• [Instruções do exercício]:
Reproduza, sem qualquer alteração, a parte do texto sobre a reforma do Código Florestal que começa em "Segundo o ecólogo" e segue até "dos órgãos ambientais.".

Reforma no Código Florestal pode causar um congestionamento dos órgãos ambientais

Segundo o ecólogo Jean-Paul Metzger, da USP, se aprovada no Congresso, a reforma no Código Florestal pode criar chuva de processo e um congestionamento dos órgãos ambientais. 

De acordo com o ecólogo faltam analistas ambientais para lidar com os pedidos de redução de reserva legal e APP potencialmente ensejados pela reforma. A proposta de Aldo Rebelo dá poder a órgãos do Sisnama para decidir sobre reduções.

"Vai chover processo" de regularização sem haver quem os avalie. "Noventa por cento dos municípios não têm órgão ambiental", diz Metzger. E a fiscalização deve ficar mais difícil. "Hoje eu sei qual propriedade está regular. Agora eu não saberei se numa dada área não teve um processo do proprietário [para rever os limites]", diz. Os pedidos de vista e a apresentação de emendas ao projeto de Rebelo podem acontecer na próxima quarta-feira - FSP, 13/6, Ciência, p.A23.

'Incluir estados e municípios ampliará proteção ambiental'

Autor há mais de uma década de projeto de lei que limita o uso de palavras estrangeiras, o deputado Aldo Rebelo (PCdoB-SP) vê mais chances na aprovação da proposta de mudança no Código Florestal. A diferença, diz, é que, no caso das regras sobre o desmatamento de propriedades rurais, há muito interesse econômico e corporativo diretamente envolvido. Perguntado, em entrevista, se os Estados não tendem a ser mais permissivos na hora de definir regras de preservação, Rebelo disse: "Não creio, porque já há Estado onde a regra estadual foi mais restritiva do que a lei nacional. O Piauí, por exemplo, fez passar de 20% para 30% a proteção da Mata Atlântica. Em Minas Gerais, há a proteção das veredas, que a lei nacional não enquadrava. Então, acho que incluir Estados e municípios na estrutura vai melhorar a proteção do meio ambiental".

• [O material]:
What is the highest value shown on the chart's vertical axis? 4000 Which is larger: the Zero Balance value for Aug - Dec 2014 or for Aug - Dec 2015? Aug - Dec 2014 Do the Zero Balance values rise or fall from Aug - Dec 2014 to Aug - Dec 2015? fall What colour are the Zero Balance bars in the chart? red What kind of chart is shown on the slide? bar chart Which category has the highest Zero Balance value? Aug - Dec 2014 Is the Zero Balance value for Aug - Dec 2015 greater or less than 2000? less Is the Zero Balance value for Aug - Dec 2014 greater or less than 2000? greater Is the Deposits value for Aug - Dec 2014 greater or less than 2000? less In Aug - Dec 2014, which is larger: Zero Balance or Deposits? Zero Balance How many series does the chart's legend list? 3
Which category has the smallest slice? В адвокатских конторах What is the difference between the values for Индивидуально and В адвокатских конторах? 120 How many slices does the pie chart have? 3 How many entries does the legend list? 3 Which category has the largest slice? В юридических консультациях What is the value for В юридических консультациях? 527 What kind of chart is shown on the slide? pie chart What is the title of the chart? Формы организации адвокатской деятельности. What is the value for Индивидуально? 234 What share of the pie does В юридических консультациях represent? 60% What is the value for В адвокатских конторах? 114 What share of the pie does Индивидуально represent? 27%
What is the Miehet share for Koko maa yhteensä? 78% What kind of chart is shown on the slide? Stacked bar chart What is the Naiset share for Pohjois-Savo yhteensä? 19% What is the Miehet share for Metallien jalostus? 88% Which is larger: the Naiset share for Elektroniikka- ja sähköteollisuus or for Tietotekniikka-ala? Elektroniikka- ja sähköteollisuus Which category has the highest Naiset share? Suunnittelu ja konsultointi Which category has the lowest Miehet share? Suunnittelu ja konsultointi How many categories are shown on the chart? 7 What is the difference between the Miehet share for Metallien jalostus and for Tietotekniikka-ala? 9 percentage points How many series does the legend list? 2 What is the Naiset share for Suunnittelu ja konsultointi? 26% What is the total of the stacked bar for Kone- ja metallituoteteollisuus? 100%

• [Solução do exercício]:
Segundo o ecólogo Jean-Paul Metzger, da USP, se aprovada no Congresso, a reforma no Código Florestal pode criar chuva de processo e um congestionamento dos órgãos ambientais.